Und wenn auf was kann man und vorallem wo?


----------



## reborn_nem (18. Februar 2007)

Valfaris schrieb:


> Habe mal ne Frag
> bin Juwelenschleifer jetzt auf 335.
> Ab da lehrt der lehrer einem nichts mehr.
> Ist das so wie in anderen Berufen das man sich spezialisieren muss auf irgendwas?
> Und wenn auf was kann man und vorallem wo?
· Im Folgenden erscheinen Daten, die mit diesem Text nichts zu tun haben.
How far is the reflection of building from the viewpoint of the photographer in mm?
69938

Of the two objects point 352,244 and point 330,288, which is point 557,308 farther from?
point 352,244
ab diesem zeitpunkt skillst du nur noch durch das erschaffen der letzten gegenstände die dir der lehrer beibringt , durch vorlagen die du dir bei gewissen fraktionen, bei erreichen einer rufstufe, erwerben kannst und letztendlich durch randomdrops der vorlagen.

mfg.


----------



## whiti (19. Februar 2007)

reborn_nem schrieb:


> ab diesem zeitpunkt skillst du nur noch durch das erschaffen der letzten gegenstände die dir der lehrer beibringt , durch vorlagen die du dir bei gewissen fraktionen, bei erreichen einer rufstufe, erwerben kannst und letztendlich durch randomdrops der vorlagen.
> 
> mfg.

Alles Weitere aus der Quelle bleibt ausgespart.